### [WHAT YOU WILL DO]
Print each of the items below exactly as it appears, but leave out the pictures.

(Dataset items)
========================================================================

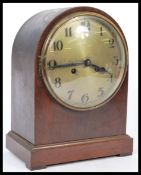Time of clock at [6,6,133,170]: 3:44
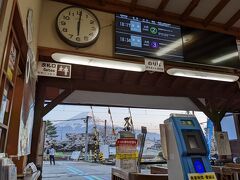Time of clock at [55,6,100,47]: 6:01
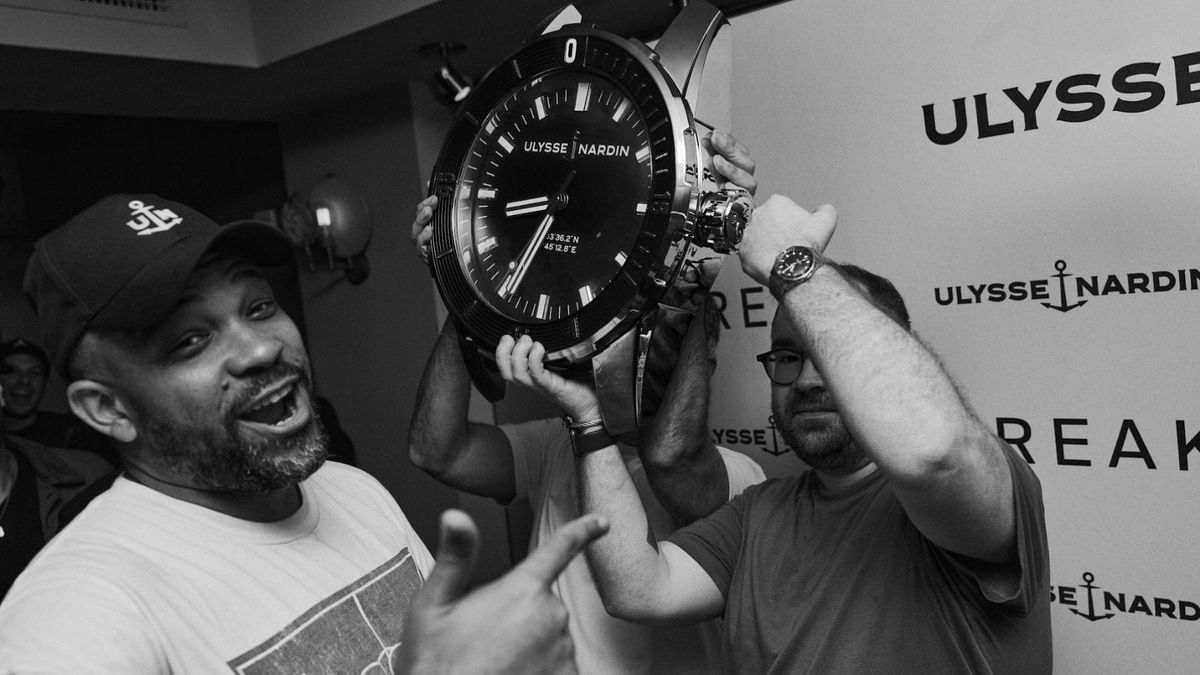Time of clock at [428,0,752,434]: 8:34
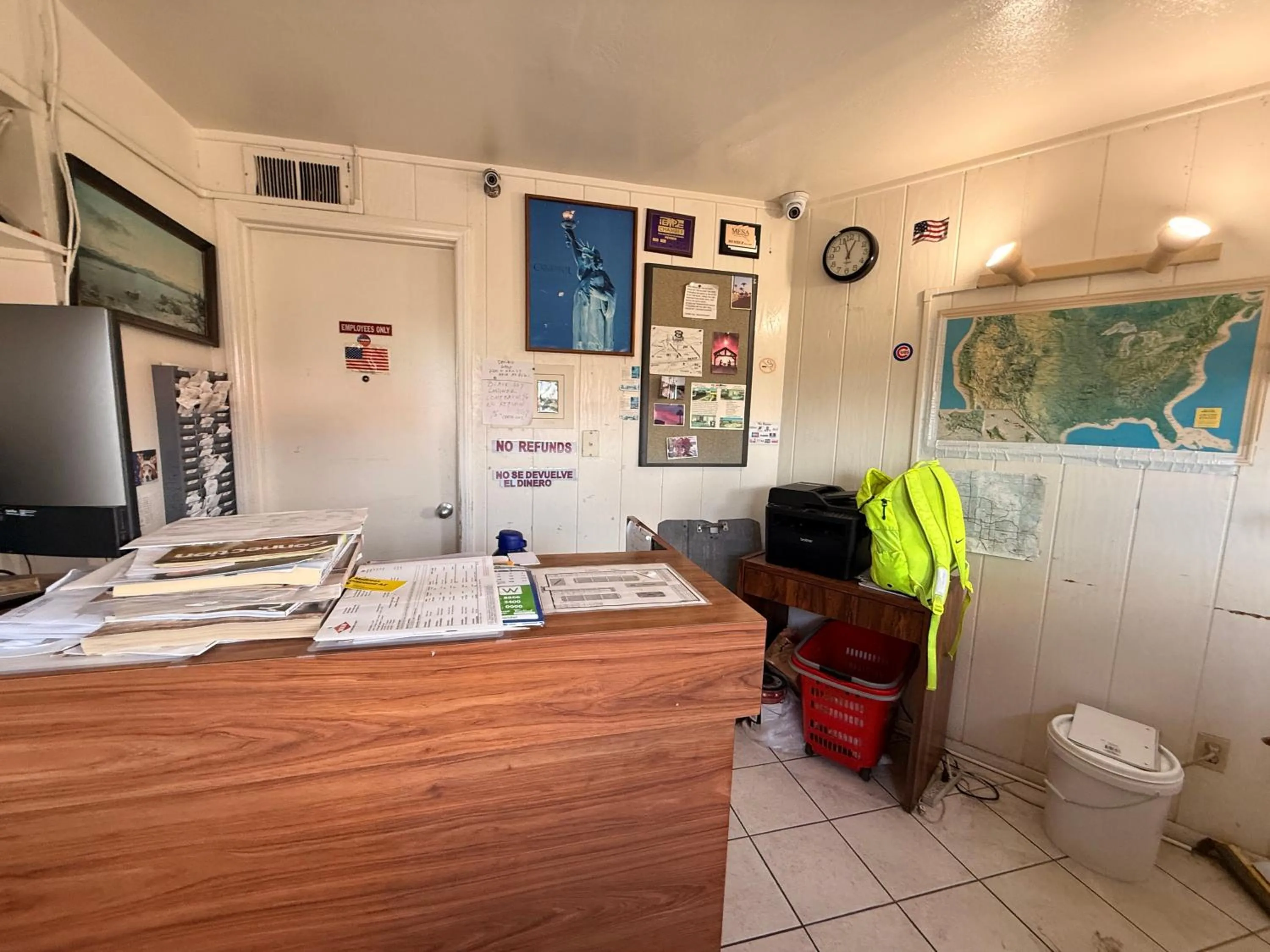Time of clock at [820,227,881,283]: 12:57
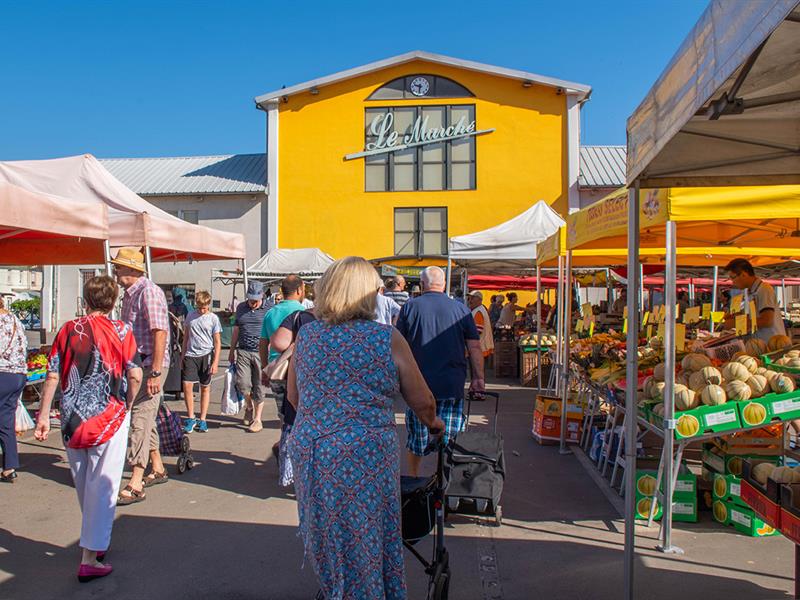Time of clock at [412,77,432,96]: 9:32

========================================================================

### [RESPONSE]
Time of clock at [6,6,133,170]: 3:44
Time of clock at [55,6,100,47]: 6:01
Time of clock at [428,0,752,434]: 8:34
Time of clock at [820,227,881,283]: 12:57
Time of clock at [412,77,432,96]: 9:32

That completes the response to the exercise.